19 U.S.C. 1514, however, also provides a means to protest certain “decisions of the Customs Service,” including:

the appraised value of merchandise; the classification and rate and amount of duties chargeable; all charges or exactions of whatever character within the jurisdiction of the Secretary of the Treasury; the exclusion of merchandise from entry or delivery or a demand for redelivery to customs custody under any provision of the customs laws, except a determination appealable under section 1337 of this title; the liquidation or reliquidation of an entry, or reconciliation as to the issues contained therein, or any modification thereof, including the liquidation of an entry, pursuant to either section 1500 of this title or section 1504 of this title; the refusal to pay a claim for drawback; or the refusal to reliquidate an entry under subsection (d) of section 1520 of this title . . . .

See 19 U.S.C. § 1514(a).

Here, although Industrial Chemicals does not raise this argument, we note that the port’s denial of Industrial Chemicals’ untimely request for a retroactive GSP refund request could be considered a “decision[ ] of the Customs Service” under 19 U.S.C. § 1514(a). However, based on the clear statutory deadline of 180 days contained in the Trade Preferences Extension Act of 2015, and on the Federal Register Notice implementing this statutory mandate, we agree with the port’s decision to deny the request.

Finally, although Industrial Chemicals characterizes its request for relief as a protest to remedy a “mistake of fact or inadvertence” under 19 U.S.C. § 1514, its request is more accurately characterized as a request to equitably toll the deadline for filing GSP refund requests. However, equitable tolling is available only when a party demonstrates “(1) that he has been pursuing his rights diligently, and (2) that some extraordinary circumstance stood in his way” and prevented timely filing. See Holland v. Florida, 560 U.S. 631, 649 (2010). Thus, a “garden variety claim of excusable neglect” does not warrant equitable tolling. Id. at 652 (quoting Irwin v. Dep’t of Veterans Affairs, 498 U.S. 89, 96 (1990). Here, Industrial Chemicals’ own miscommunications with its broker is “garden variety excusable neglect” rather than an “extraordinary circumstance” that justifies the equitable tolling of the GSP refund request deadline.

HOLDING:

The protest should be denied. The entries made during the lapse period of the GSP are not eligible for a refund of duties paid.
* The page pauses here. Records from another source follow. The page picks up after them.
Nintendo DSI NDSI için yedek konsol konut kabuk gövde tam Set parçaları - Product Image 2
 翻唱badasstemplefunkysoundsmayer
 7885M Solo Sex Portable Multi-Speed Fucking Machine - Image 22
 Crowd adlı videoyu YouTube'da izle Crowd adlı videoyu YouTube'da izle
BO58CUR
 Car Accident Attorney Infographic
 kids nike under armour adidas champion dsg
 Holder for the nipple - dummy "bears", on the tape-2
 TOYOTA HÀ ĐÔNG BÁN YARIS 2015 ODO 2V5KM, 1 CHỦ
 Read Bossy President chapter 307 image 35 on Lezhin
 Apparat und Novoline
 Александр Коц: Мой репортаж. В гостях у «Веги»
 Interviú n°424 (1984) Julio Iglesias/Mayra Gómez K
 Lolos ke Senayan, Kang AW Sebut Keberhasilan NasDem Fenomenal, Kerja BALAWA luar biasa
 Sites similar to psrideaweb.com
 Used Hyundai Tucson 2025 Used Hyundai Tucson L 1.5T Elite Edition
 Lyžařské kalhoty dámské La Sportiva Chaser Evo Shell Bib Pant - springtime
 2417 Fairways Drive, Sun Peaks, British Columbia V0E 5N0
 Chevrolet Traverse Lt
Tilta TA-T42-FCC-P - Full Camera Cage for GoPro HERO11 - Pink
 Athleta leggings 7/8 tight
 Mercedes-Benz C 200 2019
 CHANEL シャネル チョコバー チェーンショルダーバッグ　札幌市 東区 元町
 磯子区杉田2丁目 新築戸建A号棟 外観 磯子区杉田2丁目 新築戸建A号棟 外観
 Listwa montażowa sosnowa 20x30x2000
In accordance with Sections IV and VI of the CBP Protest/Petition Processing Handbook (HB 3500-08A, December 2007, pp. 24 and 26), you are to mail this decision, together with the CBP Form 19, to the Protestant no later than 60 days from the date of this letter. Any reliquidation of the entry or entries in accordance with the decision must be accomplished prior to mailing the decision. Sixty days from the date of the decision, the Office of Trade, Regulations and Rulings, will make the decision available to CBP personnel, and to the public on the CBP website at www.cbp.gov, by means of the Freedom of Information Act, and other methods of public distribution.